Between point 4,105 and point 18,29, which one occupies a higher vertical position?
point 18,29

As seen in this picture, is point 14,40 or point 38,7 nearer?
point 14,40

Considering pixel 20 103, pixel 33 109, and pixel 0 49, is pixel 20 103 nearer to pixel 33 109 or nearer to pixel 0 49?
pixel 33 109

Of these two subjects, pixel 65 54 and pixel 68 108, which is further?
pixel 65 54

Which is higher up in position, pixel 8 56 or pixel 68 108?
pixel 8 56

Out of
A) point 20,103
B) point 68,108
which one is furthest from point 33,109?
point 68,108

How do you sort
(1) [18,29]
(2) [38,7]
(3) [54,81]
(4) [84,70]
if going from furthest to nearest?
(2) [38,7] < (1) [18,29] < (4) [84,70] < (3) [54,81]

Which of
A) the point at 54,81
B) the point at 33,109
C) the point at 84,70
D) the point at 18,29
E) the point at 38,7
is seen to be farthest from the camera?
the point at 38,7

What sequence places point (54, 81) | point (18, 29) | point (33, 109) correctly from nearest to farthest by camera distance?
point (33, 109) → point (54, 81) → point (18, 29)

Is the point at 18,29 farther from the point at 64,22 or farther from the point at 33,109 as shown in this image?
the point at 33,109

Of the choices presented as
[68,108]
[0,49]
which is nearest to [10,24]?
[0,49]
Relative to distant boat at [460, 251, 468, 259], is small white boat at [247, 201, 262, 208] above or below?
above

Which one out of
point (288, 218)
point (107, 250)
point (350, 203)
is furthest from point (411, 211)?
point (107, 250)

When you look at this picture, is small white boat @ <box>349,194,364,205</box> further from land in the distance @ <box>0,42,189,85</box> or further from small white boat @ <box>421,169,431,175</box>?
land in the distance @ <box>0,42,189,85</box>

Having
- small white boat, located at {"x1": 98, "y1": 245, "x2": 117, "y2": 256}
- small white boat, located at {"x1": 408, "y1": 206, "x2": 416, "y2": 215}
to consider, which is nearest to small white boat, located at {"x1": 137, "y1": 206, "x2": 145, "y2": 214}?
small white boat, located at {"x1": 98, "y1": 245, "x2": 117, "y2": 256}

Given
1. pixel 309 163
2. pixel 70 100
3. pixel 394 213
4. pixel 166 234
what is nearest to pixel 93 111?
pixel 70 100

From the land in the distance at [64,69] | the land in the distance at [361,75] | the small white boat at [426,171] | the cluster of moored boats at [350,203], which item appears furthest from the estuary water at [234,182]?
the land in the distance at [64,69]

◆ ◆ ◆ ◆ ◆ ◆ ◆

**Stated task**
Return every row above word for word, leaving all of them unchanged and in the same order.

**Written response**
Between point 4,105 and point 18,29, which one occupies a higher vertical position?
point 18,29

As seen in this picture, is point 14,40 or point 38,7 nearer?
point 14,40

Considering pixel 20 103, pixel 33 109, and pixel 0 49, is pixel 20 103 nearer to pixel 33 109 or nearer to pixel 0 49?
pixel 33 109

Of these two subjects, pixel 65 54 and pixel 68 108, which is further?
pixel 65 54

Which is higher up in position, pixel 8 56 or pixel 68 108?
pixel 8 56

Out of
A) point 20,103
B) point 68,108
which one is furthest from point 33,109?
point 68,108

How do you sort
(1) [18,29]
(2) [38,7]
(3) [54,81]
(4) [84,70]
if going from furthest to nearest?
(2) [38,7] < (1) [18,29] < (4) [84,70] < (3) [54,81]

Which of
A) the point at 54,81
B) the point at 33,109
C) the point at 84,70
D) the point at 18,29
E) the point at 38,7
is seen to be farthest from the camera?
the point at 38,7

What sequence places point (54, 81) | point (18, 29) | point (33, 109) correctly from nearest to farthest by camera distance?
point (33, 109) → point (54, 81) → point (18, 29)

Is the point at 18,29 farther from the point at 64,22 or farther from the point at 33,109 as shown in this image?
the point at 33,109

Of the choices presented as
[68,108]
[0,49]
which is nearest to [10,24]?
[0,49]
Relative to distant boat at [460, 251, 468, 259], is small white boat at [247, 201, 262, 208] above or below?
above

Which one out of
point (288, 218)
point (107, 250)
point (350, 203)
is furthest from point (411, 211)?
point (107, 250)

When you look at this picture, is small white boat @ <box>349,194,364,205</box> further from land in the distance @ <box>0,42,189,85</box> or further from small white boat @ <box>421,169,431,175</box>?
land in the distance @ <box>0,42,189,85</box>

Having
- small white boat, located at {"x1": 98, "y1": 245, "x2": 117, "y2": 256}
- small white boat, located at {"x1": 408, "y1": 206, "x2": 416, "y2": 215}
to consider, which is nearest to small white boat, located at {"x1": 137, "y1": 206, "x2": 145, "y2": 214}?
small white boat, located at {"x1": 98, "y1": 245, "x2": 117, "y2": 256}

Given
1. pixel 309 163
2. pixel 70 100
3. pixel 394 213
4. pixel 166 234
what is nearest to pixel 93 111?
pixel 70 100

From the land in the distance at [64,69] | the land in the distance at [361,75] | the small white boat at [426,171] | the cluster of moored boats at [350,203], which item appears furthest from the estuary water at [234,182]?
the land in the distance at [64,69]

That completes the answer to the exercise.